_Provided passage_
Sunday, July 12, 2009

Article on swanky new L&D departments

The esteemed Navelgazing Midwife posted this on Facebook: "Definitely Not Your Mother's Maternity Ward" - and I found it very revealing. An excerpt:

At Ridgeview Medical Center in Waconia, women can now give birth in rooms with whirlpool tubs and wi-fi. At Fairview Southdale, new moms can hire a massage therapist or a portrait photographer.

Even Hennepin County Medical Center has upgraded its maternity ward, with pastel decor and a deep tub for water births.

All three are part of a major marketing offensive by hospitals to win a coveted demographic: mothers.

Thanks to a cultural obsession with pregnancy and babies, new moms are more informed and more demanding than ever. Many come to the hospital clutching "birth plans" and expecting to be indulged. Make them happy, the thinking goes, and they'll become lifelong customers.


The comments are quite interesting - many of them very akin to my own thoughts on it. I'm all for improving facilities, but too often it seems redecorating is a superficial substitute for actually changing problematic POLICIES. I couldn't care less about whether or not I can get a postpartum pedicure if their policies dictate a 24 hour deadline for labor. The comments, again reflect this; one woman writing, "My experience at Fairview Riverside was that they advertised one thing but delivered another (no pun intended!) They ignored the birth plan that they had encouraged me to make, kept trying to drug me and didn't believe I was in labor until the baby was on his way out. The after care was even worse!"

_Supplied material_
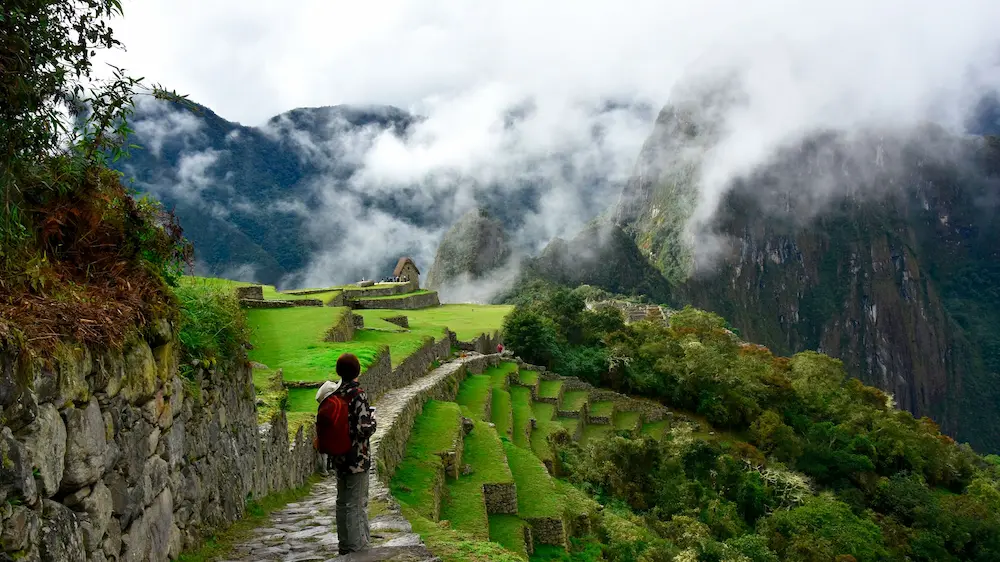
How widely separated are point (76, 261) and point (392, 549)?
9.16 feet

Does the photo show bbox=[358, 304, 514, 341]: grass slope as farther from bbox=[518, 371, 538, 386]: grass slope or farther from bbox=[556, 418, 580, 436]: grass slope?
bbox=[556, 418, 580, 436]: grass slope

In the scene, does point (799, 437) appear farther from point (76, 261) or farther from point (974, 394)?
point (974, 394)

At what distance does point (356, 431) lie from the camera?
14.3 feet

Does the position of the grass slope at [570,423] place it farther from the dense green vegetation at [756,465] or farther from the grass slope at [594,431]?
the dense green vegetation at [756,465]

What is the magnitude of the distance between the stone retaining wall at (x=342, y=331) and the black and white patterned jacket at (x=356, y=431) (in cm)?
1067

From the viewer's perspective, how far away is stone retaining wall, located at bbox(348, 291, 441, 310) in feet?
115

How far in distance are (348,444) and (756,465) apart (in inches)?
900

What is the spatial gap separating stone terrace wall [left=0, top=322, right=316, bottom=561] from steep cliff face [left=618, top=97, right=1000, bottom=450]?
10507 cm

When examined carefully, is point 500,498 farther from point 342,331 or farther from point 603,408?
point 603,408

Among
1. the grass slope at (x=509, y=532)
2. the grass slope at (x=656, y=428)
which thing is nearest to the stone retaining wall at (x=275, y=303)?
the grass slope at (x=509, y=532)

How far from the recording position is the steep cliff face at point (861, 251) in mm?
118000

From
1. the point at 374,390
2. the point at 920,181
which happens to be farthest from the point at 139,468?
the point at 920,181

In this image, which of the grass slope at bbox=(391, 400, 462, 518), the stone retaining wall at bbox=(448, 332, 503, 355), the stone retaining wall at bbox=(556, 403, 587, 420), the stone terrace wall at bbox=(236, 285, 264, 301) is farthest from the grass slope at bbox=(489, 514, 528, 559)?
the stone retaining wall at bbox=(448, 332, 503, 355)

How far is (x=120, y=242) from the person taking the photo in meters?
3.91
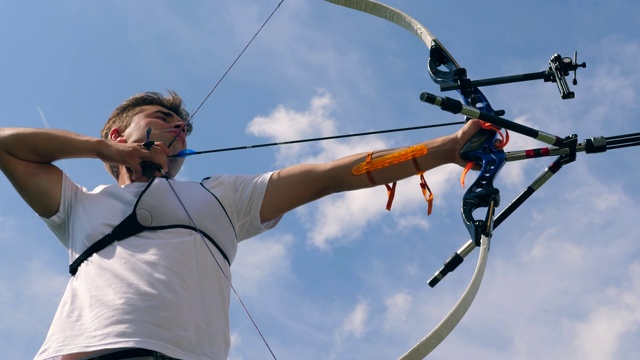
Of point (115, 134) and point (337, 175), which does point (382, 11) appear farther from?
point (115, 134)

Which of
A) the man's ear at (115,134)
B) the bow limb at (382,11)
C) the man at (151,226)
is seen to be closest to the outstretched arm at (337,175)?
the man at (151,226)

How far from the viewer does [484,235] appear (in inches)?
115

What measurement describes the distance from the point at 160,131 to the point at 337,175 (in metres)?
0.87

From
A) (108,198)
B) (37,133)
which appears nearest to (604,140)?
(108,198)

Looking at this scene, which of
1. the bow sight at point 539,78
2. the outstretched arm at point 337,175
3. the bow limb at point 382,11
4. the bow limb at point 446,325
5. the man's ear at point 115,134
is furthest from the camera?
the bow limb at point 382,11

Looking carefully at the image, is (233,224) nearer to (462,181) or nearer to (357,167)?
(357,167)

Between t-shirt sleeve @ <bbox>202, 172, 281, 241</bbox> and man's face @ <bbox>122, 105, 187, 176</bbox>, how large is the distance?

_What you will do_
1. In the maternity ward blog post, what can new moms hire at Fairview Southdale?
2. Which hospitals does the maternity ward blog post name? List every one.
3. Resume the maternity ward blog post after its final sentence.
The lines aren't needed for any of this.

_Solved problems_
1. A massage therapist or a portrait photographer.

2.
- Ridgeview Medical Center
- Fairview Southdale
- Hennepin County Medical Center
- Fairview Riverside

3.
Exactly as I feared. Putting considerable funding and resources into "adding frills" (as the article itself puts it) without putting any effort into overhauling policies is just perpetuating the real problem. And it's the worst kind of condescension. I can just picture a Chief of Medicine (of course, I'm visualizing Bob Kelso) glancing at some poll results and sighing with exasperation. "Hmph, it seems that more women are wanting 'birth centers'. FINE, we'll give 'em a 'birth center'. Throw up some curtains, add a rocking chair, cover the equipment cabinets with wood paneling, and hire a manicurist. That oughta do it."

Unfortunately, it seems to work. I belong to a message board with a lot of mainstream mamas - wonderful people, but just largely mainstream - on it, and it comes up again and again, how they toured a hospital that just had the nicest maternity ward, they had hot tubs and lactation consultants and everything! But - without asking a lot of very careful, critical questions (I mean critical in both the 'harshly evaluating' and the 'extremely important' senses), there's no way of knowing whether the tubs would be available, and under what circumstances (is constant fetal monitoring mandatory, or is intermittent allowed? What about ROM?), or what KIND of lactation consultants they are and what hours they work, and on and on. It's the same old bait and switch. I genuinely hope these moms have good experiences, I do. From the bottom of my heart. But I've swallowed the red pill, and can never see only the face value of the hospital world again.

And frankly, I seriously object to the characterization of women as being under the influence of a "cultural obsession" and wanting to "be indulged". Excuse me??